MOSCOW (MRC) -- KBR announced that it has acquired isomerization technologies from RRT Global that will enable KBR to offer expanded octane and clean fuel technology solutions to customers, said the company.

KBR, in alliance with RRT Global, has been offering MAX-ISOM™ catalytic distillation technology for the isomerization of C5 and C6 n-paraffins to boost gasoline pool octane since 2015. Isomerization of C5 and C6 streams is practiced to improve the octane rating of light straight run naphtha.

Now, KBR has acquired the patented technology with intellectual property rights to offer MAX-ISOM globally and to offer isomerization technologies for C4 and C7 streams.

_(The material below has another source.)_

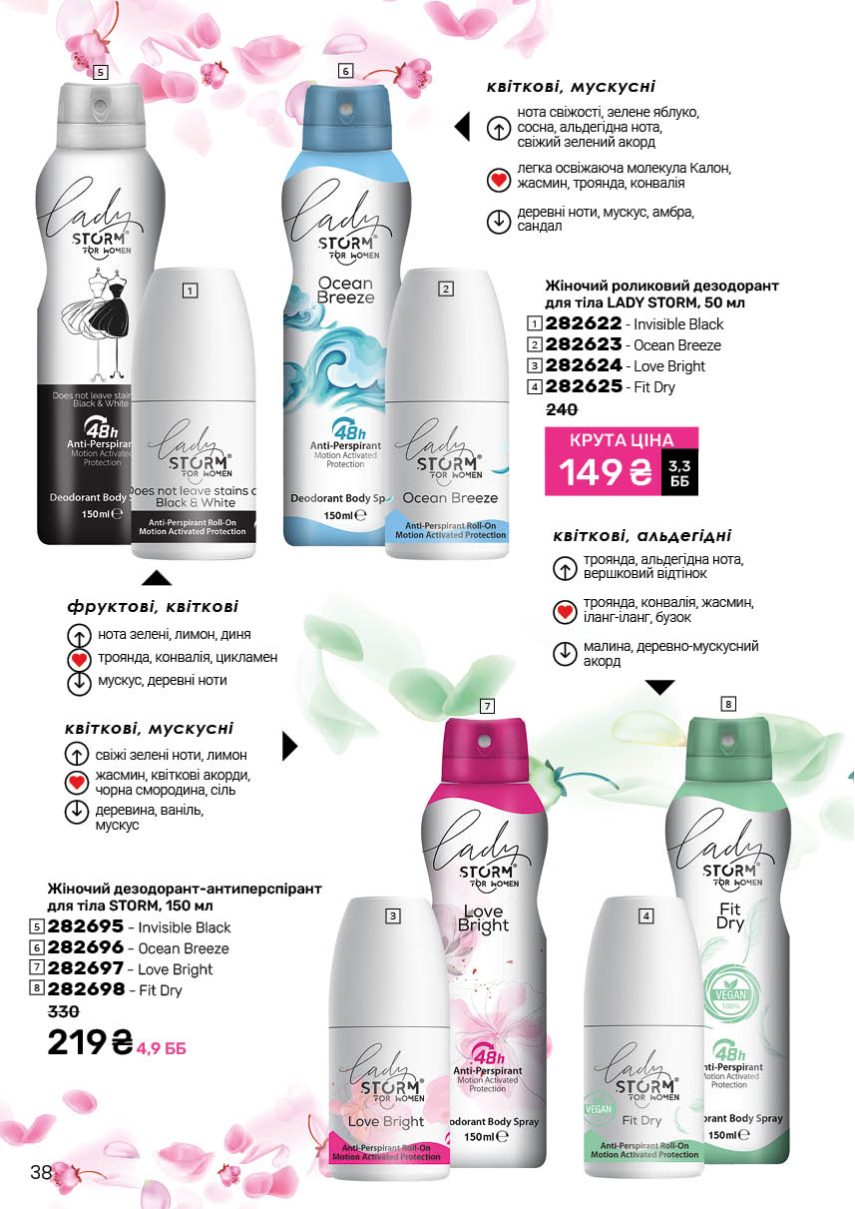 Каталог №3 - 2026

Isomerization of C4 streams produces a more desirable feedstock for alkylation units such as KBR's Solid Acid Alkylation Technology (K-SAAT). C7 isomerization can be applied to upgrade low octane C7 streams to produce isomerate that can be blended directly in the gasoline pool.

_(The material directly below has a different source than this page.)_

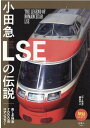 小田急LSEの伝説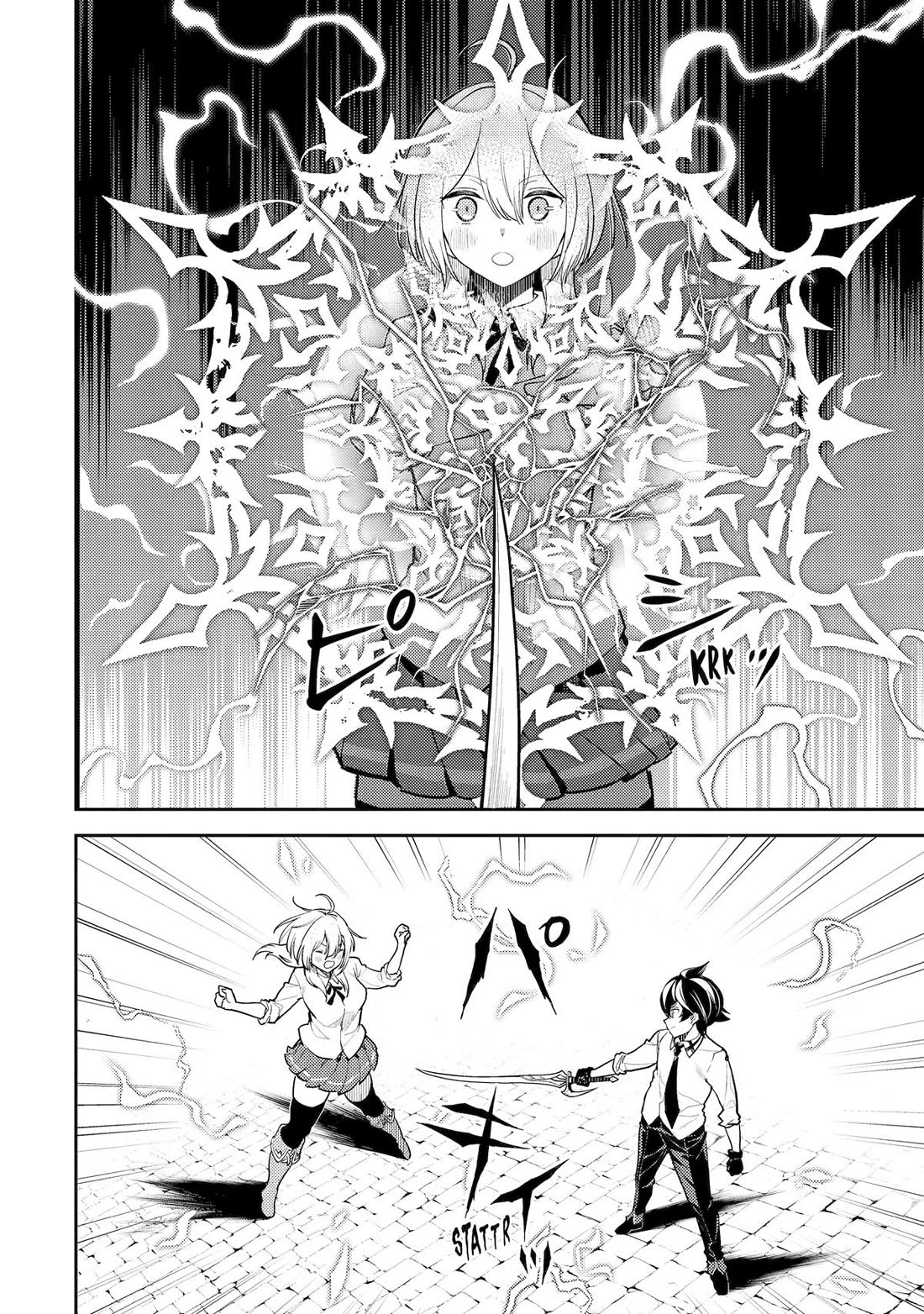 Shikkaku Mon no Saikyou Kenja Chapter 83 page 10 - Chapter 83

Unlike conventional fixed-bed isomerization process technologies, MAX-ISOM can accommodate high benzene content in the feed, due to its unique catalytic distillation column design. MAX-ISOM offers significant energy reduction, much smaller footprint and lower CapEx compared to traditional units.

"With the acquisition of these technologies, KBR now offers expanded Octane solutions including isomerization of C4, C5, C6 and C7 streams in refineries," said John Derbyshire, President, KBR Technology Solutions. "MAX-ISOM is the technology of choice for the low-cost production of high octane isomerate, in a highly flexible and compact design with minimum energy requirements."

Globally, fuel specifications have been tightening on the sulfur, benzene, olefins and total aromatics content of gasoline. Isomerization offers refiners a higher octane gasoline blend stock that is free from benzene, aromatics, oxygenates and olefins.

KBR is a global provider of differentiated professional services and technologies across the asset and program lifecycle within the Government Solutions and Energy sectors. KBR employs approximately 38,000 people worldwide (including our joint ventures), with customers in more than 80 countries, and operations in 40 countries, across three synergistic global businesses.